## Description of the task
Your job is to write out each record exactly, leaving none out.

Collected data entries
_ _ _

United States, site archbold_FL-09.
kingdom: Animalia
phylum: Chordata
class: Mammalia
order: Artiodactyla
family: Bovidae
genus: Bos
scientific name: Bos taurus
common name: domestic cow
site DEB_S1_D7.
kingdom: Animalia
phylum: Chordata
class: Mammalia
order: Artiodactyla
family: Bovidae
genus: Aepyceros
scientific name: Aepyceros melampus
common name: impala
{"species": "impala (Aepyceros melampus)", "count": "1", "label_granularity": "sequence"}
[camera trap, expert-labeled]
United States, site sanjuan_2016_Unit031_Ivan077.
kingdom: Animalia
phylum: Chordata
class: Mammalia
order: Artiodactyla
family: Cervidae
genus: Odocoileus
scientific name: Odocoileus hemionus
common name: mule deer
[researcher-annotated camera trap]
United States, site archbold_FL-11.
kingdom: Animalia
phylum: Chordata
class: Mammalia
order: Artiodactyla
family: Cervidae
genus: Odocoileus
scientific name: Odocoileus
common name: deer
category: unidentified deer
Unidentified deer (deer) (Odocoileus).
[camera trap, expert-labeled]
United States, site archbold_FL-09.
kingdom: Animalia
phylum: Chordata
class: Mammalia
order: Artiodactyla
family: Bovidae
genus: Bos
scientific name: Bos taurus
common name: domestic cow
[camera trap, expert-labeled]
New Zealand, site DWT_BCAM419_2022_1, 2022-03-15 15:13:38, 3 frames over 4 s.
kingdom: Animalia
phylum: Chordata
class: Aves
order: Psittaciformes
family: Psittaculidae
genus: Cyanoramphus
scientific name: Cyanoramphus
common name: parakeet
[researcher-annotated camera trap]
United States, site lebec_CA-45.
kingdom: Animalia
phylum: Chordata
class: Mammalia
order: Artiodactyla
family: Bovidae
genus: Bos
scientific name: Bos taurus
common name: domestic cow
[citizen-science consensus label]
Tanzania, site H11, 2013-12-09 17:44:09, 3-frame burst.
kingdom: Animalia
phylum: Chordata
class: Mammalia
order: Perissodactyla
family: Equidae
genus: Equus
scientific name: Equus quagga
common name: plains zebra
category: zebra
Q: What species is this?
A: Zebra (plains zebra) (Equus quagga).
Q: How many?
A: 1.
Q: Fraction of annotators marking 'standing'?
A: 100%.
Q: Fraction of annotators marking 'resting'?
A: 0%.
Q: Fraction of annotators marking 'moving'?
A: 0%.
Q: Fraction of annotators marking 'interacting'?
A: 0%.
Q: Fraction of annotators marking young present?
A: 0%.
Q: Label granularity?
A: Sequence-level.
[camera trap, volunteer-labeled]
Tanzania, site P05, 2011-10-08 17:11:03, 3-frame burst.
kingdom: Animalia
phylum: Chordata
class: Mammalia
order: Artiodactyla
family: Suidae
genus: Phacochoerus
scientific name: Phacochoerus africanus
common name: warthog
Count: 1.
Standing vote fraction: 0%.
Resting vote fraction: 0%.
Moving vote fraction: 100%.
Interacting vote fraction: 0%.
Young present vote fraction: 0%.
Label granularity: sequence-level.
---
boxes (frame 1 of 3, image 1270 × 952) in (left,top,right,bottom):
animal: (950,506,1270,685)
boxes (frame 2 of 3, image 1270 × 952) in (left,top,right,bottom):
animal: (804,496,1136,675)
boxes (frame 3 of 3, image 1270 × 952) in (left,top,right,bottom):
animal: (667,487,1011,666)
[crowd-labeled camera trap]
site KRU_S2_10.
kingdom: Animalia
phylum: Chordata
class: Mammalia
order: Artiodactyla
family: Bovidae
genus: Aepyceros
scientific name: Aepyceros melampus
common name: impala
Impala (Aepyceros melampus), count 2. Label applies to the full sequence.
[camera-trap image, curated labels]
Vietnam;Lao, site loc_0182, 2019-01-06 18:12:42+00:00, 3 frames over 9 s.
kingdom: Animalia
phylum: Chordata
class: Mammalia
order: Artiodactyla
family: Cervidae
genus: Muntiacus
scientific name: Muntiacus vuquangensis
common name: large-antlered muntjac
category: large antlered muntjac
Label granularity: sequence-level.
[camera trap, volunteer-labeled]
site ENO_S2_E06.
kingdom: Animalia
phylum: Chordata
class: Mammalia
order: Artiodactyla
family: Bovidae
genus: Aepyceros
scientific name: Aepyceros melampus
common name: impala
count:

_ _ _

## Response for this exercise
United States, site archbold_FL-09.
kingdom: Animalia
phylum: Chordata
class: Mammalia
order: Artiodactyla
family: Bovidae
genus: Bos
scientific name: Bos taurus
common name: domestic cow
site DEB_S1_D7.
kingdom: Animalia
phylum: Chordata
class: Mammalia
order: Artiodactyla
family: Bovidae
genus: Aepyceros
scientific name: Aepyceros melampus
common name: impala
{"species": "impala (Aepyceros melampus)", "count": "1", "label_granularity": "sequence"}
[camera trap, expert-labeled]
United States, site sanjuan_2016_Unit031_Ivan077.
kingdom: Animalia
phylum: Chordata
class: Mammalia
order: Artiodactyla
family: Cervidae
genus: Odocoileus
scientific name: Odocoileus hemionus
common name: mule deer
[researcher-annotated camera trap]
United States, site archbold_FL-11.
kingdom: Animalia
phylum: Chordata
class: Mammalia
order: Artiodactyla
family: Cervidae
genus: Odocoileus
scientific name: Odocoileus
common name: deer
category: unidentified deer
Unidentified deer (deer) (Odocoileus).
[camera trap, expert-labeled]
United States, site archbold_FL-09.
kingdom: Animalia
phylum: Chordata
class: Mammalia
order: Artiodactyla
family: Bovidae
genus: Bos
scientific name: Bos taurus
common name: domestic cow
[camera trap, expert-labeled]
New Zealand, site DWT_BCAM419_2022_1, 2022-03-15 15:13:38, 3 frames over 4 s.
kingdom: Animalia
phylum: Chordata
class: Aves
order: Psittaciformes
family: Psittaculidae
genus: Cyanoramphus
scientific name: Cyanoramphus
common name: parakeet
[researcher-annotated camera trap]
United States, site lebec_CA-45.
kingdom: Animalia
phylum: Chordata
class: Mammalia
order: Artiodactyla
family: Bovidae
genus: Bos
scientific name: Bos taurus
common name: domestic cow
[citizen-science consensus label]
Tanzania, site H11, 2013-12-09 17:44:09, 3-frame burst.
kingdom: Animalia
phylum: Chordata
class: Mammalia
order: Perissodactyla
family: Equidae
genus: Equus
scientific name: Equus quagga
common name: plains zebra
category: zebra
Q: What species is this?
A: Zebra (plains zebra) (Equus quagga).
Q: How many?
A: 1.
Q: Fraction of annotators marking 'standing'?
A: 100%.
Q: Fraction of annotators marking 'resting'?
A: 0%.
Q: Fraction of annotators marking 'moving'?
A: 0%.
Q: Fraction of annotators marking 'interacting'?
A: 0%.
Q: Fraction of annotators marking young present?
A: 0%.
Q: Label granularity?
A: Sequence-level.
[camera trap, volunteer-labeled]
Tanzania, site P05, 2011-10-08 17:11:03, 3-frame burst.
kingdom: Animalia
phylum: Chordata
class: Mammalia
order: Artiodactyla
family: Suidae
genus: Phacochoerus
scientific name: Phacochoerus africanus
common name: warthog
Count: 1.
Standing vote fraction: 0%.
Resting vote fraction: 0%.
Moving vote fraction: 100%.
Interacting vote fraction: 0%.
Young present vote fraction: 0%.
Label granularity: sequence-level.
---
boxes (frame 1 of 3, image 1270 × 952) in (left,top,right,bottom):
animal: (950,506,1270,685)
boxes (frame 2 of 3, image 1270 × 952) in (left,top,right,bottom):
animal: (804,496,1136,675)
boxes (frame 3 of 3, image 1270 × 952) in (left,top,right,bottom):
animal: (667,487,1011,666)
[crowd-labeled camera trap]
site KRU_S2_10.
kingdom: Animalia
phylum: Chordata
class: Mammalia
order: Artiodactyla
family: Bovidae
genus: Aepyceros
scientific name: Aepyceros melampus
common name: impala
Impala (Aepyceros melampus), count 2. Label applies to the full sequence.
[camera-trap image, curated labels]
Vietnam;Lao, site loc_0182, 2019-01-06 18:12:42+00:00, 3 frames over 9 s.
kingdom: Animalia
phylum: Chordata
class: Mammalia
order: Artiodactyla
family: Cervidae
genus: Muntiacus
scientific name: Muntiacus vuquangensis
common name: large-antlered muntjac
category: large antlered muntjac
Label granularity: sequence-level.
[camera trap, volunteer-labeled]
site ENO_S2_E06.
kingdom: Animalia
phylum: Chordata
class: Mammalia
order: Artiodactyla
family: Bovidae
genus: Aepyceros
scientific name: Aepyceros melampus
common name: impala
count:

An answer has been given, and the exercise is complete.